Tutti questi sono discorsi politici, perché nella cultura dell’epoca (siamo nell’Europa del IX secolo) mangiare molto era un tratto distintivo del potere, quasi un obbligo sociale, per dimostrare l’appartenenza alla società dei forti. Carne significava potere, soprattutto se procurata con la caccia, attività apparentata alla guerra sul piano tecnico oltre che simbolico.
Perciò quella del guerriero-cacciatore è una vera e propria icona del potere, immagine politica per eccellenza – aggiungiamo che nell’immaginario dell’epoca, così come nella pratica sociale, i bolliti sono percepiti come cibo da contadini.
Il fatto, poi, che Carlo Magno ostenti una certa moderazione nel bere (Eginardo c’informa che odiava l’ubriachezza) o che mostri di conoscere le regole ecclesiastiche dell’astinenza e del digiuno (per disattenderle, però) sono strategie narrative che il biografo tiene a mettere in scena perché si è posto un obiettivo a dir poco paradossale, una mission impossible che però in qualche modo riesce a sostenere.
carlo magno ghiotto di arrosto
La missione è rappresentare il grande imperatore come espressione perfetta della sua gente, dell’aristocrazia franca e della sua cultura (dunque un grande cacciatore, un grande mangiatore, un grande divoratore di carne) senza però dimenticare che quell’imperatore è anche il campione della fede cristiana, che, sostenuto dal pontefice romano, ha deciso di imporre – anche con la forza – ovunque riesca ad affermare il suo potere.
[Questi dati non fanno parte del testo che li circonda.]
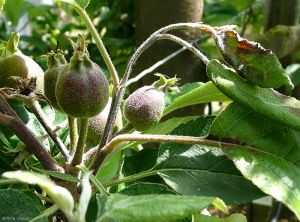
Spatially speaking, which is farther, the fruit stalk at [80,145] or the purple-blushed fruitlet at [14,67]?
the purple-blushed fruitlet at [14,67]

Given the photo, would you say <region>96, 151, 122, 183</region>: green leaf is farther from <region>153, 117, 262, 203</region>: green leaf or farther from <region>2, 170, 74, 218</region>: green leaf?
<region>2, 170, 74, 218</region>: green leaf

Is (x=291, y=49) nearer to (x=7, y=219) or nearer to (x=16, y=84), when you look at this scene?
(x=16, y=84)

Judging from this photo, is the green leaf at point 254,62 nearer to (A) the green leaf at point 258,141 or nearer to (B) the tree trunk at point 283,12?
(A) the green leaf at point 258,141

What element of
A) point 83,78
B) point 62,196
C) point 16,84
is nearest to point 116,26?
point 16,84

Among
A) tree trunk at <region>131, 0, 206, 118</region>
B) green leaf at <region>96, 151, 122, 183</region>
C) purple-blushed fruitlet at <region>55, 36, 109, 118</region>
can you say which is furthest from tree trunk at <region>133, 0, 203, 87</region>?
purple-blushed fruitlet at <region>55, 36, 109, 118</region>

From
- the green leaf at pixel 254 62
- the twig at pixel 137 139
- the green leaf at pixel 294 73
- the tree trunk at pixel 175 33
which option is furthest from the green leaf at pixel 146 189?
the green leaf at pixel 294 73

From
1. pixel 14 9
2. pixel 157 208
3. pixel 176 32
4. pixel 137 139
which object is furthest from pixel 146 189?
pixel 14 9
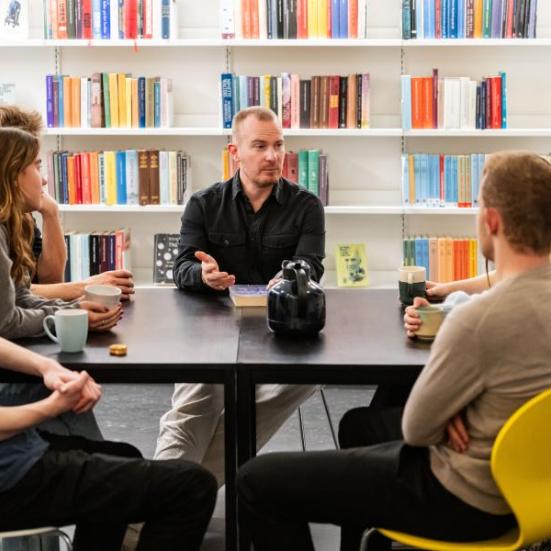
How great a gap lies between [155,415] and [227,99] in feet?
4.83

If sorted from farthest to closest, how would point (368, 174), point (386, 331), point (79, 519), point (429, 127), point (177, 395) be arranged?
point (368, 174) → point (429, 127) → point (177, 395) → point (386, 331) → point (79, 519)

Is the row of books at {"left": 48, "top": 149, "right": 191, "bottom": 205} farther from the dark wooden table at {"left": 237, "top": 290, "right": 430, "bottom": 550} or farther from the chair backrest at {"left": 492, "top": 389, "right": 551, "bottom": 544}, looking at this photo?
the chair backrest at {"left": 492, "top": 389, "right": 551, "bottom": 544}

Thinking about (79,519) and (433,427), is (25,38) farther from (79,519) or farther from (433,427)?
(433,427)

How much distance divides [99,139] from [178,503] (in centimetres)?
314

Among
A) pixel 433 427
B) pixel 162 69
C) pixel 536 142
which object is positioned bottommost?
pixel 433 427

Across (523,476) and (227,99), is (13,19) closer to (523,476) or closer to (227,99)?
(227,99)

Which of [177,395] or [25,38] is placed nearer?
[177,395]

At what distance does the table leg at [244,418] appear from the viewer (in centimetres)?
213

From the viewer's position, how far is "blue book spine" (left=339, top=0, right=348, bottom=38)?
14.5 feet

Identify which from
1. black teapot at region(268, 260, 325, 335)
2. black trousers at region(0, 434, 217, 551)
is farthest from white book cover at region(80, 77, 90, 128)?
black trousers at region(0, 434, 217, 551)

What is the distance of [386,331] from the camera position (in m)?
2.43

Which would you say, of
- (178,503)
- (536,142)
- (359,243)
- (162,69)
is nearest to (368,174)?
(359,243)

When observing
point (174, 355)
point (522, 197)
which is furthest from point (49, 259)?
point (522, 197)

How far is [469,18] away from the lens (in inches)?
174
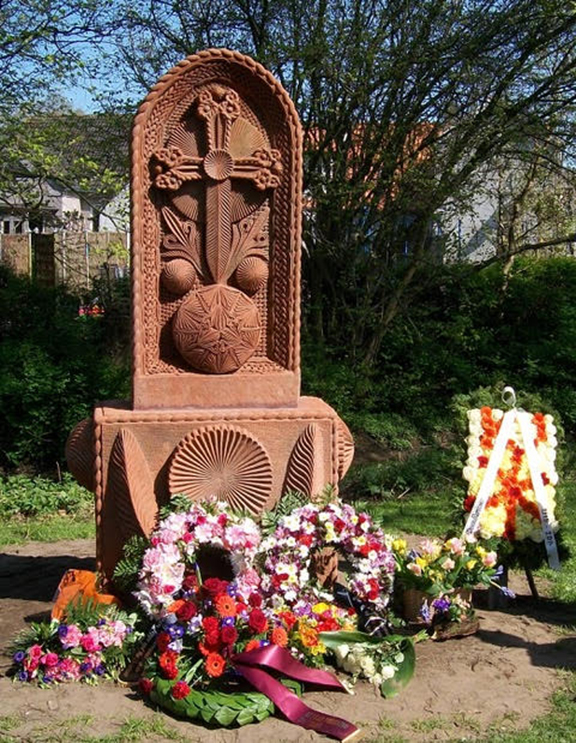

Quindi dev’essere anche un bravo cattolico, capace di interpretare i valori religiosi della moderazione alimentare e del controllo di sé: valori, di fatto, contrastanti con quelli della cultura aristocratica di estrazione germanica.
A complicare ulteriormente le cose, Carlo Magno avrebbe la pretesa di presentarsi come rinnovatore dell’impero romano d’Occidente, dunque di un’esperienza e di una cultura politica che aveva assunto come modelli di vita – non sempre rispecchiati nella pratica quotidiana – la sobrietà, la moderazione, l’adesione a un ideale di semplicità «contadina» che perfino gli imperatori erano tenuti a rappresentare, se volevano essere percepiti come «autentici» romani.
Il modello era Augusto, prototipo del principe-imperatore, che il biografo Svetonio descrive esattamente in quel modo, indugiando su certe predilezioni alimentari (piccoli pesci, verdure del territorio, carne poca, vino senza eccedere…) che sono un vero manifesto politico. Eginardo, quando si mette a scrivere di Carlo Magno, ha davanti a sé proprio Augusto, la biografia di Augusto tracciata da Svetonio. Se vuole che Carlo Magno in qualche modo gli assomigli, deve introdurre – a costo di forzare la realtà dei fatti – aspetti come la moderazione, la semplicità e via dicendo. Aspetti funzionali anche a rappresentare l’identità cristiana dell’imperatore.
In questo modo, il racconto di Eginardo si trasforma in una divertente successione di ossimori retorici, giustificati da un uso sapiente di aggettivi, avverbi, congiunzioni: l’imperatore è sobrio nel bere, ma un po’ meno nel mangiare; conosce bene le regole alimentari ecclesiastiche ma non può seguirle per motivi di salute; a tavola si fa servire solo quattro portate (l’avverbio è limitativo, ma il numero è cresciuto rispetto allo standard di Augusto, che si accontentava di tre). Ed ecco arrivare il colpo finale: in quelle portate, naturalmente, gli arrosti di selvaggina non sono contati – su quelli non c’è discussione e si può sorvolare.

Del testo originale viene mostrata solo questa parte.